Esme froze. Her shock bled into the office as ice crackled onto the armrests of her chair. Ceres smirked.

"You've hardly been subtle," she said, "I've done my best to keep the tabloids away - which is hard enough when I don't actually know why you're so eager to chase after this psycho. I had to promise a one on one interview with Alistair Lanthrop of all people." She sniffed before nodding pointedly at the blanket of frost Esme had woven into existence. "Undo that, will you? It might not be real but there's no need to ruin perfectly good furniture."

Esme banished the ice with a dismissive flick of her wrist. Dream leakage was common among Psions, but she had thought herself better trained than that.

"It's private," she said. "Don't get involved."

"If it's taking time away from your work..."

"It isn't."

"Oh, but it is," Ceres said, leaning back in her chair. "You haven't produced any work in half a year. Before, you were hurling some wild idea across my desk at least once a week. Now I have to spend a month waiting just to talk to you."

A thought occurred to Esme.

"Tell you what," she said, "I'll share what I'm up to if you can get me information. From these sources of yours."

"About?" Ceres cocked a curious eyebrow.

"The Omens of Knightmare."

Ceres raised an eyebrow.

"You don't make things simple..." she muttered.

"So you know about them."

"More than I'd like," Ceres said. "I know too many Psions that have been taken in by that damned cult."

"This group isn't mainstream, is it? I'd never even heard of it until recently."

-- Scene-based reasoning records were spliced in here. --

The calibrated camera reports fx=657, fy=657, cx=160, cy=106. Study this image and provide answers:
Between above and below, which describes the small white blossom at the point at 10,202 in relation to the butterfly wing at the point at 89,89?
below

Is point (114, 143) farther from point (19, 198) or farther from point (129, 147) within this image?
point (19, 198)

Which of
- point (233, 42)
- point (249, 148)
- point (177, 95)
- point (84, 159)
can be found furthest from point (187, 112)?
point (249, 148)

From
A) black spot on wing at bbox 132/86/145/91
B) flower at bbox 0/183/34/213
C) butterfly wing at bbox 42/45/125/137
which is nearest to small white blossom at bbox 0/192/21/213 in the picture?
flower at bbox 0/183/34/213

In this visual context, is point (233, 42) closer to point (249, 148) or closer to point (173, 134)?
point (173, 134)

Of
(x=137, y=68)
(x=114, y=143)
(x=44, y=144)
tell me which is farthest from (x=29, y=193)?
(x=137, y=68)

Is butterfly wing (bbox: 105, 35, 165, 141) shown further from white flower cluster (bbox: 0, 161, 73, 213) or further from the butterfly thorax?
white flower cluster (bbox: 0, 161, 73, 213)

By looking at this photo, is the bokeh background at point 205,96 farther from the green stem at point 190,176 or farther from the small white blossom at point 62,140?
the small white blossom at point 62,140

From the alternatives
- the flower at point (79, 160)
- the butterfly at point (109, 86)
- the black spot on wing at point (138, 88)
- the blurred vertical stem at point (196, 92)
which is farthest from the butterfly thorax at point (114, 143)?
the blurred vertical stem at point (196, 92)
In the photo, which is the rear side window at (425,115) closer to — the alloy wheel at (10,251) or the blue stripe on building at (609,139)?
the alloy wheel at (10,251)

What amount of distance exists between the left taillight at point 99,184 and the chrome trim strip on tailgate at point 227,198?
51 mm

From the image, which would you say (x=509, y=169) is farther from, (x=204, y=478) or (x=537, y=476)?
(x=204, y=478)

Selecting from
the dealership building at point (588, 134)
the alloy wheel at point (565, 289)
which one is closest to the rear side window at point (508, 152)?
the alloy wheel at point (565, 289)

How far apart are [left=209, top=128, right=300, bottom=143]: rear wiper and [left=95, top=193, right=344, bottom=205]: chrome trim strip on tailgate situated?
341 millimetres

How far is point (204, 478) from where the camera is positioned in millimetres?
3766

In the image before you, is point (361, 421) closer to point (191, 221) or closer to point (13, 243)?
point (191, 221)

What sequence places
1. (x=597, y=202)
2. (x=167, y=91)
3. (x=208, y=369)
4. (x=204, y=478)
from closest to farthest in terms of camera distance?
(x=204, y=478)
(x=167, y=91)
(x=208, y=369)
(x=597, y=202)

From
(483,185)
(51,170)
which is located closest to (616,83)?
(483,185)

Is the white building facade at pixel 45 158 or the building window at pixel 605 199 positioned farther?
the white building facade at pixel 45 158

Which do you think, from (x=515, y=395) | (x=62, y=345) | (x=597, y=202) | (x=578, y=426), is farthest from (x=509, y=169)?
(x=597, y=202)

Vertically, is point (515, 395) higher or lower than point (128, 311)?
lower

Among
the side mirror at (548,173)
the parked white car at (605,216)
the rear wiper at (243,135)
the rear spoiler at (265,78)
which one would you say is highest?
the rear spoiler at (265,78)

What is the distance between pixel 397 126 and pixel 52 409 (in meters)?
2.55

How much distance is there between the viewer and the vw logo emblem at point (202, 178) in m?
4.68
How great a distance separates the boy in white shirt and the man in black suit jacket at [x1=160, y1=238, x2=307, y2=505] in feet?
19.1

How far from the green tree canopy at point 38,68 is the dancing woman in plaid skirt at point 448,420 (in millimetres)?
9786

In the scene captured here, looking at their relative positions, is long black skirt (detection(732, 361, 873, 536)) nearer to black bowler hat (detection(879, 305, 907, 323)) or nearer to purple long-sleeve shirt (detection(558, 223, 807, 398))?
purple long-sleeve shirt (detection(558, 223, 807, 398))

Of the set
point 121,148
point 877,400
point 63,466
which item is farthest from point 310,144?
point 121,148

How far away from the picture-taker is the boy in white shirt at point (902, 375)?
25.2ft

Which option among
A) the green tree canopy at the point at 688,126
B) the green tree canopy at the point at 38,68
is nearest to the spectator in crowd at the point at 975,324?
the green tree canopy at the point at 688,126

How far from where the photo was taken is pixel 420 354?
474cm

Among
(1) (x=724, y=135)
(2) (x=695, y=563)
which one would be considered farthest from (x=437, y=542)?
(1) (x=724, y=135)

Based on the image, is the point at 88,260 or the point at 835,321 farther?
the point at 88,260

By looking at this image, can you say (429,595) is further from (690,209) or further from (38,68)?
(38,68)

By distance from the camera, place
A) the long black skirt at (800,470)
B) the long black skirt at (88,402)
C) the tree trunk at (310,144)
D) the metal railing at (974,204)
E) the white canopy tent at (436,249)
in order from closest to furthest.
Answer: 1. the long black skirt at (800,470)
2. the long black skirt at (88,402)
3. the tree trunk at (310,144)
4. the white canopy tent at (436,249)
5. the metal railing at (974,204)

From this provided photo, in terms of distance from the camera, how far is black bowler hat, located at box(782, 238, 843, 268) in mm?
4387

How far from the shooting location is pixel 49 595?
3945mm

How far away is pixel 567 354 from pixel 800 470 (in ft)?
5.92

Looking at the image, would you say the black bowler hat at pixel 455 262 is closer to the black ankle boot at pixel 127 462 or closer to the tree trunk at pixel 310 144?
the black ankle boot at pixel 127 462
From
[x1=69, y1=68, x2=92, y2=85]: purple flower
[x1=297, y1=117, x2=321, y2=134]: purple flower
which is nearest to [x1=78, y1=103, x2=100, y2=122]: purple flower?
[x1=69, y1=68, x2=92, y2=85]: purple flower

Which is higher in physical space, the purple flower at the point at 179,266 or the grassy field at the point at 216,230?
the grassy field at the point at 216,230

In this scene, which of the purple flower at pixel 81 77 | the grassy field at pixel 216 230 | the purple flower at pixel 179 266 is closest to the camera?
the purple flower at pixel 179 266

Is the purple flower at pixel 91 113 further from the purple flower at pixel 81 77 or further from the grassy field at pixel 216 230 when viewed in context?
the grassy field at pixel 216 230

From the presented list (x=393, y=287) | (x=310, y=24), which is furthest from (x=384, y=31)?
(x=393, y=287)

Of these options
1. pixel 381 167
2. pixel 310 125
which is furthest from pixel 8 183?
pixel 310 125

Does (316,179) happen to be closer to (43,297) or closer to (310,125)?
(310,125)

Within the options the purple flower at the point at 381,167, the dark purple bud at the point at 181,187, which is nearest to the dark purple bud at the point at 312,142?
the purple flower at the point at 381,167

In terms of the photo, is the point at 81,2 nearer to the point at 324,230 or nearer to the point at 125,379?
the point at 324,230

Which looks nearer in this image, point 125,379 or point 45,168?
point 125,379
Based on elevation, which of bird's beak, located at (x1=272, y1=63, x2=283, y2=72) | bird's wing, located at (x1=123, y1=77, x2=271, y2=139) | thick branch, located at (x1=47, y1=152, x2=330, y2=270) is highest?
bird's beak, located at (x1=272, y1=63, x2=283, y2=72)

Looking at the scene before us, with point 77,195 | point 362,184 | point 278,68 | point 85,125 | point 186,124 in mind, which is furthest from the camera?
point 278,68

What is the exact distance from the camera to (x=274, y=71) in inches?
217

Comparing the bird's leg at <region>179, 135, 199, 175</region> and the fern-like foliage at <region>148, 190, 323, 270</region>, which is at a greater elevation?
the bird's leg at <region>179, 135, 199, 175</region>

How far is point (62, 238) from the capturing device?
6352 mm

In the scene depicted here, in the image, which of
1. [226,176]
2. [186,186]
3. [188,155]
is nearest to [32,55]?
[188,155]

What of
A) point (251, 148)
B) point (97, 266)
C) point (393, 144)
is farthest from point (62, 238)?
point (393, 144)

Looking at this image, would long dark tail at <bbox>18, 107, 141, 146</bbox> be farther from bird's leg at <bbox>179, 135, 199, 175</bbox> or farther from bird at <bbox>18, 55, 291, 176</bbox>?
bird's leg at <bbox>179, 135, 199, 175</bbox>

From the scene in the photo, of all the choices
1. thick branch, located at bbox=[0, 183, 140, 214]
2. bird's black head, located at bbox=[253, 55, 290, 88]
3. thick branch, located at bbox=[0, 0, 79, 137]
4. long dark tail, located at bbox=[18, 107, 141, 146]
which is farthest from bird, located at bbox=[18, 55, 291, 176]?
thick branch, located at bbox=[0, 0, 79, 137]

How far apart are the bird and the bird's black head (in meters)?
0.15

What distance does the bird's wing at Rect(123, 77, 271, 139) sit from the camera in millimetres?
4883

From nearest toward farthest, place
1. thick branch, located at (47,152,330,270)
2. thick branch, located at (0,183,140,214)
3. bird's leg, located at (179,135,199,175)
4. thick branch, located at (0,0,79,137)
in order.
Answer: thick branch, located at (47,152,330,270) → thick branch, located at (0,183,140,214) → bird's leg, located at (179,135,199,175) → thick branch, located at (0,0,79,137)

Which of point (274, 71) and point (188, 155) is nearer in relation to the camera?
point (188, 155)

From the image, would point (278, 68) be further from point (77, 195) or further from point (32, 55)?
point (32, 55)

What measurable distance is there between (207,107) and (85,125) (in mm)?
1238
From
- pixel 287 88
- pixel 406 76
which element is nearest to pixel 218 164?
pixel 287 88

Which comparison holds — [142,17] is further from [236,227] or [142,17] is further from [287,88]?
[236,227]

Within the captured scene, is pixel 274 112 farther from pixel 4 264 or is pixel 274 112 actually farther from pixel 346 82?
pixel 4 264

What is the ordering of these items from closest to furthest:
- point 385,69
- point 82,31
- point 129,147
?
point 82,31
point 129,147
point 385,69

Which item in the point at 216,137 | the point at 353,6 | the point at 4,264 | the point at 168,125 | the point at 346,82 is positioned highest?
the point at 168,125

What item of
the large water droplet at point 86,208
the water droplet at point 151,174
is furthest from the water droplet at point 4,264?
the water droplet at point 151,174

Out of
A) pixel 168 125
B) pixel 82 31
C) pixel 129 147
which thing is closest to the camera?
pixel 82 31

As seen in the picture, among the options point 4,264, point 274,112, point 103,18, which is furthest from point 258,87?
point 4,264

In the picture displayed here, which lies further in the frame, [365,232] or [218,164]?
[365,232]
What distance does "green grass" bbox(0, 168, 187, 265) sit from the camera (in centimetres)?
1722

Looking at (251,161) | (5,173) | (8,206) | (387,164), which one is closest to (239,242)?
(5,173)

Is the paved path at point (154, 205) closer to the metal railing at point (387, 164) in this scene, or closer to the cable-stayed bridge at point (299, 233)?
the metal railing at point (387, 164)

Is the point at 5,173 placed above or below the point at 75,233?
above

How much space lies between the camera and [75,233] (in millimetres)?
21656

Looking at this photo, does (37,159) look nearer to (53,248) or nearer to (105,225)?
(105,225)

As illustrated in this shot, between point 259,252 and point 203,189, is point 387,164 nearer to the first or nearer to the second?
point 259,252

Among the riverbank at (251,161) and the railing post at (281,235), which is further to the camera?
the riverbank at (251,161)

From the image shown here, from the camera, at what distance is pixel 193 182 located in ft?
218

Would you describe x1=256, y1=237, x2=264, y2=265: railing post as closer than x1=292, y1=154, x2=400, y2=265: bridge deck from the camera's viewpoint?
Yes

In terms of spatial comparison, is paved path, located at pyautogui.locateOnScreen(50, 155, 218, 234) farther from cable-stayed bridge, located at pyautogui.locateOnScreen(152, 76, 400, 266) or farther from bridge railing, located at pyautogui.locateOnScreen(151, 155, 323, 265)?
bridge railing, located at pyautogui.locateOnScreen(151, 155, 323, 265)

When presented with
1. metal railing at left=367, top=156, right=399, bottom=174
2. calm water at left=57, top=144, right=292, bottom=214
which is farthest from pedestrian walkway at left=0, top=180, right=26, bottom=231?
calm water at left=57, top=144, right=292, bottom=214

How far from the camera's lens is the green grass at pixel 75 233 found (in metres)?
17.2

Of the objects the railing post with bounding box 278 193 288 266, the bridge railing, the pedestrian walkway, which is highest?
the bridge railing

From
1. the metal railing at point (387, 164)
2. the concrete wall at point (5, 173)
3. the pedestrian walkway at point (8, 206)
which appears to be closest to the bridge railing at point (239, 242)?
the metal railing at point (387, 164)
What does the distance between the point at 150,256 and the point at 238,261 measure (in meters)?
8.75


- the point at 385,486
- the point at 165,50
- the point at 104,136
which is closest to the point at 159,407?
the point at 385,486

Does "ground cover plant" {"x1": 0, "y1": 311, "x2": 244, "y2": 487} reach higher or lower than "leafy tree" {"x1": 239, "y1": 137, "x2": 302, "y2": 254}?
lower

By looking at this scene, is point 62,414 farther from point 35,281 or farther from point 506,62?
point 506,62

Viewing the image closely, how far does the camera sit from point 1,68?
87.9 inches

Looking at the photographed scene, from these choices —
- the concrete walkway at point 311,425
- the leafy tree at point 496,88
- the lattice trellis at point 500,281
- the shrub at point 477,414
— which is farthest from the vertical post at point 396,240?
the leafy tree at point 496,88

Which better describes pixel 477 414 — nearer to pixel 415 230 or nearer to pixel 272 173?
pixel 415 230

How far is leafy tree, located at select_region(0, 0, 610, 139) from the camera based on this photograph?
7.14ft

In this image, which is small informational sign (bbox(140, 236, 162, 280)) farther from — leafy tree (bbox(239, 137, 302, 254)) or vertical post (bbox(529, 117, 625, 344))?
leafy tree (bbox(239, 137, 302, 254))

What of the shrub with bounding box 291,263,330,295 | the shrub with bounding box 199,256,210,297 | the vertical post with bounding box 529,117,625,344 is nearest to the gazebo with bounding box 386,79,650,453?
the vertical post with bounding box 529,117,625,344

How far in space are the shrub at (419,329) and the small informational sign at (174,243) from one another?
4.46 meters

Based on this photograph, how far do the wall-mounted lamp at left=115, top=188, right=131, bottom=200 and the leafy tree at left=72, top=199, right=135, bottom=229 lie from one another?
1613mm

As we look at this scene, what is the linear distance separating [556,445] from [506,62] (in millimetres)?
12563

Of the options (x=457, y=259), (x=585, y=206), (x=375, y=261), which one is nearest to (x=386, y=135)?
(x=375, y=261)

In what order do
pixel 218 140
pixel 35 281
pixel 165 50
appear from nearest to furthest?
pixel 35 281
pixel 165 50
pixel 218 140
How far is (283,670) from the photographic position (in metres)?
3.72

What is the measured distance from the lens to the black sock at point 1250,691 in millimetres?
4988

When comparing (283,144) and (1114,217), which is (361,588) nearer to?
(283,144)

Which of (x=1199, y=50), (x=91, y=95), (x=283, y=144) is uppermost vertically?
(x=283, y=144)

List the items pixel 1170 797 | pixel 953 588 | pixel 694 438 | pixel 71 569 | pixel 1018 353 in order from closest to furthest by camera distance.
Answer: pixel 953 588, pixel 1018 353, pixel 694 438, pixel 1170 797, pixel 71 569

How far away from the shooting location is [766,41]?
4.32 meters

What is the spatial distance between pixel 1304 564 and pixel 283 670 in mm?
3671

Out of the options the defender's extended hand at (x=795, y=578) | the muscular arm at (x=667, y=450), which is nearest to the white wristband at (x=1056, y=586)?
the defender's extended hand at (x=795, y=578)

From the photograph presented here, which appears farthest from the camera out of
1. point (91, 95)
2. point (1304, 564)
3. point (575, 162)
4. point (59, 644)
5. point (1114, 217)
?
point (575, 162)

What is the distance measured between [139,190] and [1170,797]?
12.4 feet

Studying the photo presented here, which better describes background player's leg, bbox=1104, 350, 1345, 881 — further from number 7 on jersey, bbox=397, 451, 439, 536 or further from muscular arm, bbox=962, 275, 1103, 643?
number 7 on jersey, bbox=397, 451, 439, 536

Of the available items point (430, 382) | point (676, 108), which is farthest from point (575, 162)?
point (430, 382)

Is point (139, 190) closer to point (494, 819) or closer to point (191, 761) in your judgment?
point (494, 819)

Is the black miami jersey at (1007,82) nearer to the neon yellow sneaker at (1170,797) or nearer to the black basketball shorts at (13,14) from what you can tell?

"You don't hear much of anything outside your work, Esme. But no, it's not too prevalent. Yet."

"What does that mean?"

Ceres sighed.
"The Omens don't have too much influence. And no rational Psion would be caught dead supporting them publicly. But I hear things. Questions, people wondering if there's maybe something to what they have to say."

"But it's garbage!" Esme protested. "I've read their manifesto - it's complete nonsense. It's just a way for them to justify being cruel to people who can't fight back."

"I know that. And you know that. But the world's had this sort of faux-scientific elitism since Darwin first got published. And it's... alluring, this idea. The sense of power, belonging, purpose." Ceres scoffed. "It gives answers to a lot of questions, never mind that they're unfathomly stupid."